A focus on co-producing care is vital to improving the quality of care accessed by those who draw on social care services across all parts of the sector. The National Co-production Critical Friends Group, quoted by the Social Care Institute for Excellence (SCIE), define co-production as: “a relationship where professionals and citizens share power to plan and deliver support together, recognising that both have vital contributions to make in order to improve quality of life for people and communities.” However, whilst SCIE note that for transformative co-production to take place, social care workers, alongside those who access services, must be valued as assets. Sadly, we know that all too often this is not the case.
Social care work is a vocation centred around relationships; knowing and understanding those who you are supporting, giving them time, and making a difference to their lives. This is something that is often overlooked, and moreover, perceived to be ‘a soft skill’ – contributing to the perception, and indeed, Government categorisation, of social care workers as ‘low skilled’. Outside of the sector it is not generally recognised that care workers play a vital role in the lives of those who draw on social care services, as well as positively impacting our economy and society more broadly. Directly providing care gives the care worker a unique and comprehensive insight into the personal histories, fears and anxieties, preferences and belief systems of the people they support. Despite this, social care workers are still not widely included in conversations and practice around the co-production of care. Indeed, the SCIE states that “Frontline staff are seen [by the organisation] as a group that needs to have more independence and a greater role in planning services” (2015) – in other words, that care workers must be treated as the professionals they are, as is the case with doctors, nurses and social workers, and fully involved in the care planning process.

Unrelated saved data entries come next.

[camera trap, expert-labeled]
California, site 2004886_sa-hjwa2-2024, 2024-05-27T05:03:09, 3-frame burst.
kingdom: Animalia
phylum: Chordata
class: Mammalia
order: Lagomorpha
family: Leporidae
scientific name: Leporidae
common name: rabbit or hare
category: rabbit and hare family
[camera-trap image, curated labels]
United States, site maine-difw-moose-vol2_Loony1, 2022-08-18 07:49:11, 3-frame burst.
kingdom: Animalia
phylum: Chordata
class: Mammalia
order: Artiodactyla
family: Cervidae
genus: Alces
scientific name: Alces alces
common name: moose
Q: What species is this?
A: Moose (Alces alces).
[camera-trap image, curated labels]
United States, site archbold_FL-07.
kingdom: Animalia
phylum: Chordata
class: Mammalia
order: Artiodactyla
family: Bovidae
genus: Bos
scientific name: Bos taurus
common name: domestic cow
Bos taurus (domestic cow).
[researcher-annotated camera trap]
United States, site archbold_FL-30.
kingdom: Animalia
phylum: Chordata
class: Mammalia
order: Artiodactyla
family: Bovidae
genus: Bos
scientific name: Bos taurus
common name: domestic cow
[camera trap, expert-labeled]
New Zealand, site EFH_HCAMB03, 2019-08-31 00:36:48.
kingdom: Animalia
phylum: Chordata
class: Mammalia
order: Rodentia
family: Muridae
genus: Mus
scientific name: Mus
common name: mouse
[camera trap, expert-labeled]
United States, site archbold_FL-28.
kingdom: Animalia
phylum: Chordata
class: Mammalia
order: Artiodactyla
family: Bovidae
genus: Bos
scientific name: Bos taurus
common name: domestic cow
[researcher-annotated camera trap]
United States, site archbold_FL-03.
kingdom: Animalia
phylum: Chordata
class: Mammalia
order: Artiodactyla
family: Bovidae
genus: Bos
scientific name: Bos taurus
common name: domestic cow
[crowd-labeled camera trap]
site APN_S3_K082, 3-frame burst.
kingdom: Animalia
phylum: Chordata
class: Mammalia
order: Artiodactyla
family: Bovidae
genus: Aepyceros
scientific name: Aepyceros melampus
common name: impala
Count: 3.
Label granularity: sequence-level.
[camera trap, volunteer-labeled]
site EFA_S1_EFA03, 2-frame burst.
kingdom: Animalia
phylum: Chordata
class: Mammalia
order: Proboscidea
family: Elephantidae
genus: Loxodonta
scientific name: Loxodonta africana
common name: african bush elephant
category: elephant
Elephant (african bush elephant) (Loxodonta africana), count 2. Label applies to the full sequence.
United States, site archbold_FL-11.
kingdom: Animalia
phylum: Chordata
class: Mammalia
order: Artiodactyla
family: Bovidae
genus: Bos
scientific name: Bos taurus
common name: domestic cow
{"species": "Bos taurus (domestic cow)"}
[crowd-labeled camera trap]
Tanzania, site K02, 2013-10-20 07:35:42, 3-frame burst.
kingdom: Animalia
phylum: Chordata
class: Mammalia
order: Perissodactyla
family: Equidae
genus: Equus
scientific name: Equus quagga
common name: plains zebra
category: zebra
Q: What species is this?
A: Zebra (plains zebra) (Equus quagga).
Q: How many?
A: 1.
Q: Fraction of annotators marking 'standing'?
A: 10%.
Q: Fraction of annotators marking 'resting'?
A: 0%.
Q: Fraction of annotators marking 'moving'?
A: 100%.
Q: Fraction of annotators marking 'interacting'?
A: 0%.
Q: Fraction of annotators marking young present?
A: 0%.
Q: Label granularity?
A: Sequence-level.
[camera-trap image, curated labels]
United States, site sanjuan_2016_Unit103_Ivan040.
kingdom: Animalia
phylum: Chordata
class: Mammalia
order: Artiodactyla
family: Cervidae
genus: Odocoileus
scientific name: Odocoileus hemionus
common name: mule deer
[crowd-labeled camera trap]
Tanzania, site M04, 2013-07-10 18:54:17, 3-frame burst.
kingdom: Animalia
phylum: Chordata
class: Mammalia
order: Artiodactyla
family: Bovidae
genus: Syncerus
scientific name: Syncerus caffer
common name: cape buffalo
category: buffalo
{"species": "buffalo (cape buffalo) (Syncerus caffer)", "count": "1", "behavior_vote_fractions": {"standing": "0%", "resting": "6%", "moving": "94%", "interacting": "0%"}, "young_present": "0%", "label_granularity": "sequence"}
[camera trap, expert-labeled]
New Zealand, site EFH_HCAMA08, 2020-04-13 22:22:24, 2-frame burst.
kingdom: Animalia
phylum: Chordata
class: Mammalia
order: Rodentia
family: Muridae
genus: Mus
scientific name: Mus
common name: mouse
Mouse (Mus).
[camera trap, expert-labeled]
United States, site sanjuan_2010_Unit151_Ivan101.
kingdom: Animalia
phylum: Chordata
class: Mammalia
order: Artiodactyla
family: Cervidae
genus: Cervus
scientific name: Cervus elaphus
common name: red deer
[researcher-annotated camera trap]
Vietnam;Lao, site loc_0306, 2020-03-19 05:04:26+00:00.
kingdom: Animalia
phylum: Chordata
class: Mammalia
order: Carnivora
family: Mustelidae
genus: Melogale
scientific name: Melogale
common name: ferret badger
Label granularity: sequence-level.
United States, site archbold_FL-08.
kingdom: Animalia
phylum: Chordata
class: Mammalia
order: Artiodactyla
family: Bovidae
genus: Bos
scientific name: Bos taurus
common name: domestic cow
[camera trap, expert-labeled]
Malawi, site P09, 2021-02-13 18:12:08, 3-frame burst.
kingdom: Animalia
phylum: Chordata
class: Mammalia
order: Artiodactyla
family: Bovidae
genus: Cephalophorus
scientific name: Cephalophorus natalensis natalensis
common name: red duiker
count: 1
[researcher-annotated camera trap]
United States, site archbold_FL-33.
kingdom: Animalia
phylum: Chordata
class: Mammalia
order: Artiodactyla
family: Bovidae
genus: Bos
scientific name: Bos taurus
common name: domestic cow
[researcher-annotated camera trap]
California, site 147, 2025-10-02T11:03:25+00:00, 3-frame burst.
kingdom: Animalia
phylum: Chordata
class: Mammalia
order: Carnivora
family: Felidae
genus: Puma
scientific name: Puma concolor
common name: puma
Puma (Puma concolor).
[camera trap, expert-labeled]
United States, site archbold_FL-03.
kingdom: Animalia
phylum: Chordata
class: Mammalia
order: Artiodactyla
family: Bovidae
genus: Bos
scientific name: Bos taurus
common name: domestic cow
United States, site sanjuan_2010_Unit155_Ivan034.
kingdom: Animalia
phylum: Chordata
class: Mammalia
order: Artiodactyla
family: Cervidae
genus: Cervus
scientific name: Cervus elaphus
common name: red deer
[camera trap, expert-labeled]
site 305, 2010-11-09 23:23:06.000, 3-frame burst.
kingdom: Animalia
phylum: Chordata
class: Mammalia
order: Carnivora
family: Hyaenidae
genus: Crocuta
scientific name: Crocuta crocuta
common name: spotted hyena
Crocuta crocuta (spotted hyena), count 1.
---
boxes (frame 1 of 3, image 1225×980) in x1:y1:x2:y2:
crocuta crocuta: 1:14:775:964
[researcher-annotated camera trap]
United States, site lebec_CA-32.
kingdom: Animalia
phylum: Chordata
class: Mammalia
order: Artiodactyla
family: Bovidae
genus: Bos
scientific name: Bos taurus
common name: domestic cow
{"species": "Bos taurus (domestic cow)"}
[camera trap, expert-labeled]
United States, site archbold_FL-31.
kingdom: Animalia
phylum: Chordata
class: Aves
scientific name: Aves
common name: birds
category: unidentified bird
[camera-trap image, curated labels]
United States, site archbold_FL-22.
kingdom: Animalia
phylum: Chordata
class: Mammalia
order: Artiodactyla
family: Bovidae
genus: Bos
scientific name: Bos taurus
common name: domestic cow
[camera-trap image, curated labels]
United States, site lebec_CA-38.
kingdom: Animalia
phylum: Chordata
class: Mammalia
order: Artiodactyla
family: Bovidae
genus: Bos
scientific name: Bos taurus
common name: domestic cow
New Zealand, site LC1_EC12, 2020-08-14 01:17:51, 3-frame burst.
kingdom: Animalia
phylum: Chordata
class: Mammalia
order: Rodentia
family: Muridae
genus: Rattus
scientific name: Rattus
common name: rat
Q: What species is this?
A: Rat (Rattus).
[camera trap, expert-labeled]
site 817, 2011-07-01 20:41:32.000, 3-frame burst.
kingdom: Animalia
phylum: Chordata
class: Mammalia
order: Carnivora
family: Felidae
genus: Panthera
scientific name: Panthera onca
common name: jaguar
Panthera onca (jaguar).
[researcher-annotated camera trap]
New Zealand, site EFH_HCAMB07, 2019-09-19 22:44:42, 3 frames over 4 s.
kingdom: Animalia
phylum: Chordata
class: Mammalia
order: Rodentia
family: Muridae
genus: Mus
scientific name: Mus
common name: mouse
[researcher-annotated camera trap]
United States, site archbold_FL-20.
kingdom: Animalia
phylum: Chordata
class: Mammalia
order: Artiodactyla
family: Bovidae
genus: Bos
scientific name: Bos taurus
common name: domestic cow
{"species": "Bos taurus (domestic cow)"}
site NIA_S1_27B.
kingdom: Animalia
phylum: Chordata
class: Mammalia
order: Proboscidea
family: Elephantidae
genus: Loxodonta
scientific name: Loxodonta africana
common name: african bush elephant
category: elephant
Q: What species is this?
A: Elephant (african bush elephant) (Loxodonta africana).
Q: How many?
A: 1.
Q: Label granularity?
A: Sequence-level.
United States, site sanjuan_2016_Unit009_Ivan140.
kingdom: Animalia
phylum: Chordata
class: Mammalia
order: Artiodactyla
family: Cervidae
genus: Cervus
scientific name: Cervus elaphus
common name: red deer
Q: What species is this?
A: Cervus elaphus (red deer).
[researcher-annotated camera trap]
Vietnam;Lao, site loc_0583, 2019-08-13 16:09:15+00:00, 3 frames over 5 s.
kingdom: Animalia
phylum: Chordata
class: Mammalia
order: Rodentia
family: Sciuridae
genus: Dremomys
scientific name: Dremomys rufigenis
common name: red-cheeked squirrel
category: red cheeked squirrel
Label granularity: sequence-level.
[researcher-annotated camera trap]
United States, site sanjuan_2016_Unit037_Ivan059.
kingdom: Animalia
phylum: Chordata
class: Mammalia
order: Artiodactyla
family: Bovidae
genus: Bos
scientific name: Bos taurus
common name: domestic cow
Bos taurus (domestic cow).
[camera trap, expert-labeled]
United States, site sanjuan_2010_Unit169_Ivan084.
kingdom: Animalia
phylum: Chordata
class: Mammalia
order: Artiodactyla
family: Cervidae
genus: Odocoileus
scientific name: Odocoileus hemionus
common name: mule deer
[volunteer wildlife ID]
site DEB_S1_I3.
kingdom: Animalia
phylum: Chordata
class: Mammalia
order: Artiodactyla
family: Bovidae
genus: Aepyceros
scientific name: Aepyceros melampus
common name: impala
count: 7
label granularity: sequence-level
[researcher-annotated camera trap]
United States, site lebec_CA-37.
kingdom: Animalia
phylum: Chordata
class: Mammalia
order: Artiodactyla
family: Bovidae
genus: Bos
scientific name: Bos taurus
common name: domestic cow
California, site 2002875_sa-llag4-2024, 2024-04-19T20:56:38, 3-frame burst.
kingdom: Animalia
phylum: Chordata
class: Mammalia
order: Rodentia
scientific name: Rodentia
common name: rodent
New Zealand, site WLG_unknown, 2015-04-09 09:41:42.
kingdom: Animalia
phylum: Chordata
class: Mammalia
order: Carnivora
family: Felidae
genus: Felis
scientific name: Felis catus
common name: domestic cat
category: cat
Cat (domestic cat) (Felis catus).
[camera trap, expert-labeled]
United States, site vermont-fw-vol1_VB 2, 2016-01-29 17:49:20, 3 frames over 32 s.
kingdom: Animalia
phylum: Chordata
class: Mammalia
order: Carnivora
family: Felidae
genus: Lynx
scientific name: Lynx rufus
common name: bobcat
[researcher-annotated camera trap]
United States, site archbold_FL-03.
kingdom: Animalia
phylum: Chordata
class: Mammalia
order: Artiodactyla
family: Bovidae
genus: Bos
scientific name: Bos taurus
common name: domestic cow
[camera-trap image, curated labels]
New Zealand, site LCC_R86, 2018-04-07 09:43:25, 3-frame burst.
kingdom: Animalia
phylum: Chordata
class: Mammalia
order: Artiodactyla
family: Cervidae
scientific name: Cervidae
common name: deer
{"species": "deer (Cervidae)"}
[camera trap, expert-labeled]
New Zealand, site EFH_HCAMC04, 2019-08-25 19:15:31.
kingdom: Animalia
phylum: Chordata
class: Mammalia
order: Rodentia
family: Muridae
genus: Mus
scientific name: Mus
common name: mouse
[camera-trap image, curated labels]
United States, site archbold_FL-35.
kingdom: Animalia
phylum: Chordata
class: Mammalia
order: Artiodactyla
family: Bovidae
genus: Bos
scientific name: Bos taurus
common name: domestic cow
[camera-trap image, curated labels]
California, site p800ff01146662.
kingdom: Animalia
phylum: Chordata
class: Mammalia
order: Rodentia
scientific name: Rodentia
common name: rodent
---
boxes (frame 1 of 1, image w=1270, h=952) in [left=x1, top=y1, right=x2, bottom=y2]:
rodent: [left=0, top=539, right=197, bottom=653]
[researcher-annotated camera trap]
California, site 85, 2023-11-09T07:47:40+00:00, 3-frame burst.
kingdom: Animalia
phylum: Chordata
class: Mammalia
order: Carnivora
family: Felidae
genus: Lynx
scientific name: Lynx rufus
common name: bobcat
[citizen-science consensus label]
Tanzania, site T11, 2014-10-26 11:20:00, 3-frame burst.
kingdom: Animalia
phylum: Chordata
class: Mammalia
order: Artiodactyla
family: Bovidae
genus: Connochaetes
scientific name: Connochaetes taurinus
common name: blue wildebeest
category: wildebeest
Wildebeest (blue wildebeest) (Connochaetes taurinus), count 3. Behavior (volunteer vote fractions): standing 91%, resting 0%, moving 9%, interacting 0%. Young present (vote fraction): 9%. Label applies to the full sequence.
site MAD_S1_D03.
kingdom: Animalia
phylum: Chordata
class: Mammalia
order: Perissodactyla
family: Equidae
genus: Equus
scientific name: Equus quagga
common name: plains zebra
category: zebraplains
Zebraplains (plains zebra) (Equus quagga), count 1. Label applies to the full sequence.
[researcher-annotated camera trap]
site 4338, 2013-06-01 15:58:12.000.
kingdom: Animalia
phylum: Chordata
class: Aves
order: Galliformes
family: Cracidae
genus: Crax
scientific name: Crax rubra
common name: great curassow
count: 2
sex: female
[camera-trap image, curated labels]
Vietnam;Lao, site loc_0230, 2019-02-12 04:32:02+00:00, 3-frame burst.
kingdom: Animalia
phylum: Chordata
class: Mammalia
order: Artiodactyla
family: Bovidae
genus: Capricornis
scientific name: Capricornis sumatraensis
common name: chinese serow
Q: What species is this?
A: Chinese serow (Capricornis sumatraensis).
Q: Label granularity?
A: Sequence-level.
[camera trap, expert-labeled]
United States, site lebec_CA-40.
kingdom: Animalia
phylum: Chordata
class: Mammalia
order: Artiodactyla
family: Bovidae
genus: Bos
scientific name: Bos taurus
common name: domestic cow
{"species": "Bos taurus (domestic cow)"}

With such recognition of professionalisation, must come fair wages that match the significant, and increasing, responsibilities that come with working in social care. Furthermore, we fully agree with the SCIE’s suggestion that organisations must ensure that “frontline staff have everything they need to work [and be involved in] using co-production approaches, including time, resources and flexibility” (2015). A move towards co-production in the sector then, could represent a great opportunity to improve conditions and working conditions for the social care workforce – as well as significantly improving care quality for all those who access the sectors services.